- Page:
BEGIN
Monday, December 6, 2010

Ten Great Ways to Kill Your Church Staff - or just about any staff for that matter!

For those leaders who want to keep and develop talented colleagues, here are the 10 most common ways to accidentally eat them alive - and how to avoid becoming sharks. (For those leaders who want to get rid of troubling staff members, this is certainly the way to do it.)

1. Demand perfection and conformity: If you are an insecure leader you will tend to demand unrealistic expectations. Secure leaders seek out competent staff and free them to work toward their potential. Leaders can learn from them and even be challenged by them as they become vocational colleagues.

2. Overfunction and of course micromanage: Insecure leaders tend to be willful, lacking the ability to respect and establish appropriate boundaries. They take responsibility for what is not theirs and foster overfunctioning, herding and groupthink by offloading their anxiety on others and imposing it on their staff. Effective leaders treat their staff like professionals and encourage them to function at higher levels of maturity.

3. Play the game of 'divide and conquer': Ineffective leaders don't develop their staff into a team of colleagues. Instead, fearful of losing control or influence they participate in reactive secrecy, sharing information with some while purposefully withholding it from others. This results in staff member confusion and the perpetual staking out of territory. Good leaders understand that specialization doesn't have to result in compartmentalization. They encourage teamwork by developing a culture of trust through integrity.

4. Neglect a theology of calling: A key question is, "Does the church call the staff, or does the pastor "hire" the staff?" Answered one way it looks like the staff "belongs to the pastor." Answered the other way, it reframes the relationship between the congregation and staff. Mature pastors foster a theology of vocation and allow the congregation to participate in the call of staff. They also allow the staff and congregation freedom to work out these relationships.

5. Don't plan the corporate worship service together: A great way to isolate staff and fail at cultivating a shared culture is to not have a weekly worship planning time together. Staff members' participation in leading worship also validates their vocation in the eyes of the congregation. The benefits of doing so include - spending significant time together, cultivating a shared corporate theology of worship, opportunities for prayer, reflection, confession, while tapping into the various talents and expertise that each staff member can contribute. All this helps develop a diverse culture of shared values and perspectives.
END
- Dataset:
BEGIN
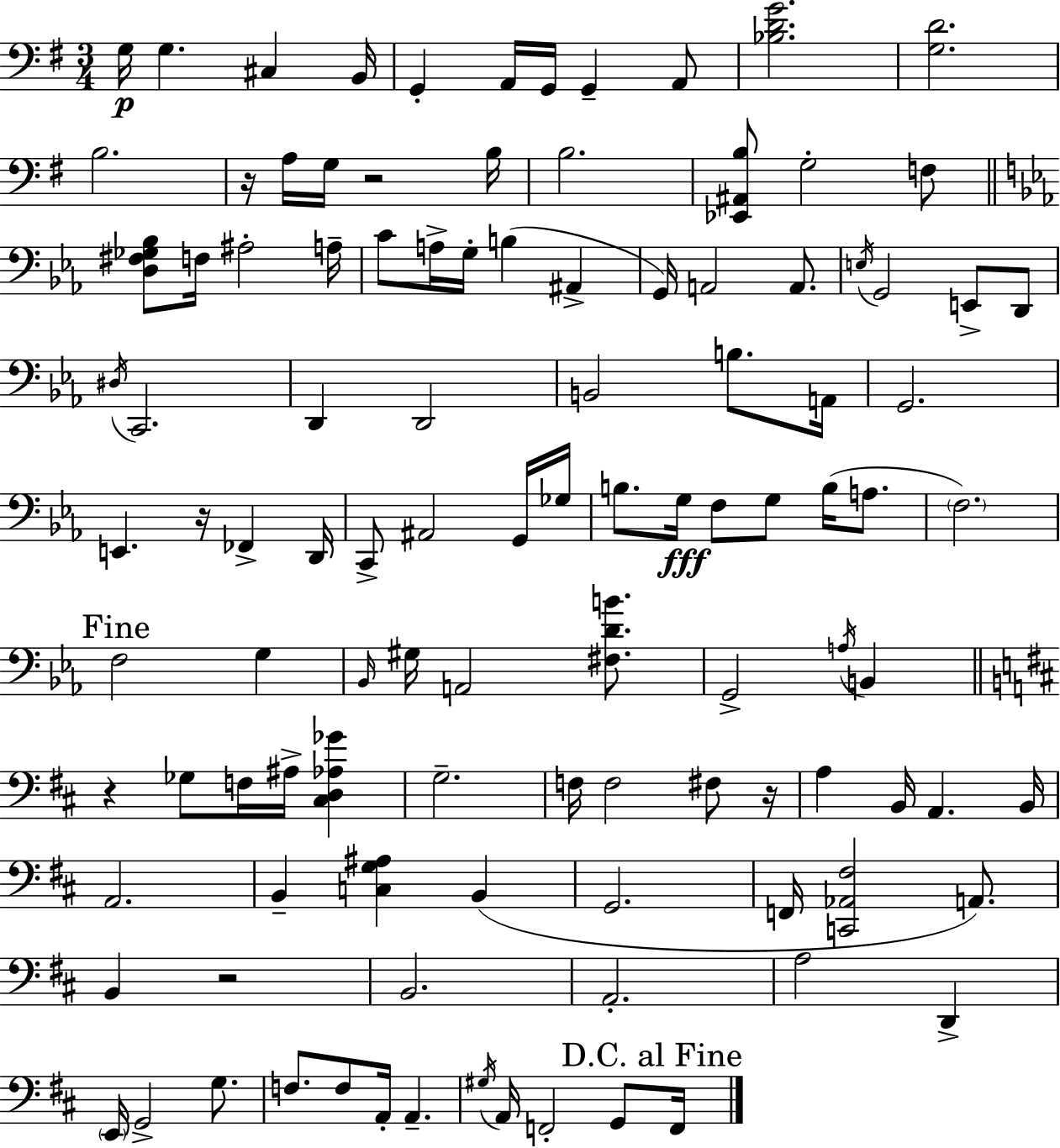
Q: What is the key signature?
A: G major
END
BEGIN
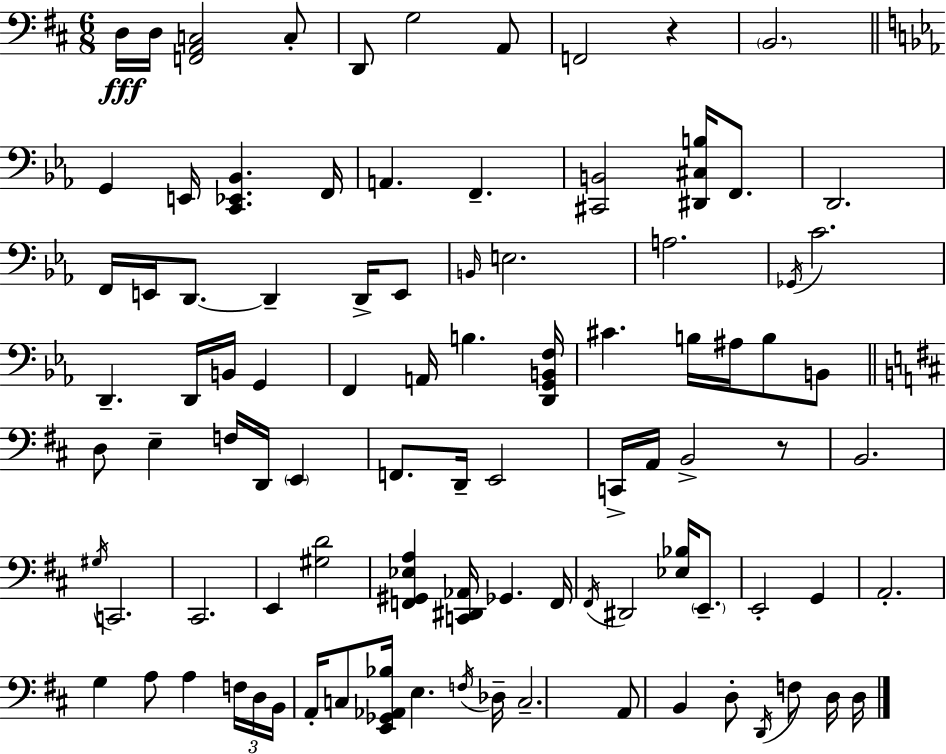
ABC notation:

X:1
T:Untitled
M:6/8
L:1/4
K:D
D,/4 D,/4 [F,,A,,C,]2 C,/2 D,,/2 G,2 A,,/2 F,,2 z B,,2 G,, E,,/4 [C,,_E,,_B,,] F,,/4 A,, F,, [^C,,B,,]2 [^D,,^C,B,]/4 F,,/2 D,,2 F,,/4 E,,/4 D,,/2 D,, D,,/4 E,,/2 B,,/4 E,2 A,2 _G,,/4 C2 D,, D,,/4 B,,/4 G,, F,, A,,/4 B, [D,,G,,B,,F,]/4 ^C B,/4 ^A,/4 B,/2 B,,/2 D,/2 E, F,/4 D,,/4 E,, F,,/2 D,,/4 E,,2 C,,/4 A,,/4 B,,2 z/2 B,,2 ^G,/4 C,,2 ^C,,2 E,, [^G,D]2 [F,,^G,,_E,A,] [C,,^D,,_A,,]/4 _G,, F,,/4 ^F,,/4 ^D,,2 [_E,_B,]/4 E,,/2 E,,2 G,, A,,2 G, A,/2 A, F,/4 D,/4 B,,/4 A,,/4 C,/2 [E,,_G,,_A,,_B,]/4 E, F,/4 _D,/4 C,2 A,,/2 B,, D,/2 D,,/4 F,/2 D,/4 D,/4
END
- Task 1:
Reproduce the passage of the church staff post that starts at "For those leaders who want to keep" and runs up to and including "become vocational colleagues.".
- Task 2:
Carry on writing the post about ways to kill church staff, beginning right after its last sentence.

- Expected output 1:
For those leaders who want to keep and develop talented colleagues, here are the 10 most common ways to accidentally eat them alive - and how to avoid becoming sharks. (For those leaders who want to get rid of troubling staff members, this is certainly the way to do it.)

1. Demand perfection and conformity: If you are an insecure leader you will tend to demand unrealistic expectations. Secure leaders seek out competent staff and free them to work toward their potential. Leaders can learn from them and even be challenged by them as they become vocational colleagues.

- Expected output 2:
6. Maintain a dysfunctional personnel committee: Ineffective leaders often don't spend enough time developing this type of committee into an asset for the staff and congregation. Smart leaders cultivate healthy congregational resources and a high functioning personnel committee encourages everyone to aim for higher standards across the board.

7. Try to make staff members responsible for other people's functioning: Take this as a sure sign of fear and reactive behavior when the pastor/leader insists on making staff members responsible for the behavior of others. (a youth leader held accountable for the actions of the church youth, or a church educator pressured to increase the numbers attending classes). Effective leaders encourage staff to be good stewards, but don't hold them accountable for the decisions or behavior of others.

8. Lower expectations and standards: Ineffective leaders settle for less. Wise leaders cultivate the perspective that their congregations deserve top quality staff. There is no good reason to settle for mediocrity, and in doing so you will actually lose the best people first. Effective leaders choose personal maturity over experience and invest in the long-term. (It takes several years to get to the top of your game and a string of short-termed staff tenures get the congregation nowhere.)

9. Neglect your own spirituality: Leaders can only enhance the spirituality of the staff and congregation to the extent that they are growing and maturing spiritually themselves. Staff knows when the leader is not studying, not spiritually centered and when they are not feeding themselves.

10. Don't invest in your staff's professional development: Effective leaders are intentional in cultivating their staff by providing vision, providing the necessary budget for individual development, providing a sabbatical leave program and by nurturing a learning environment that encourages and challenges everyone.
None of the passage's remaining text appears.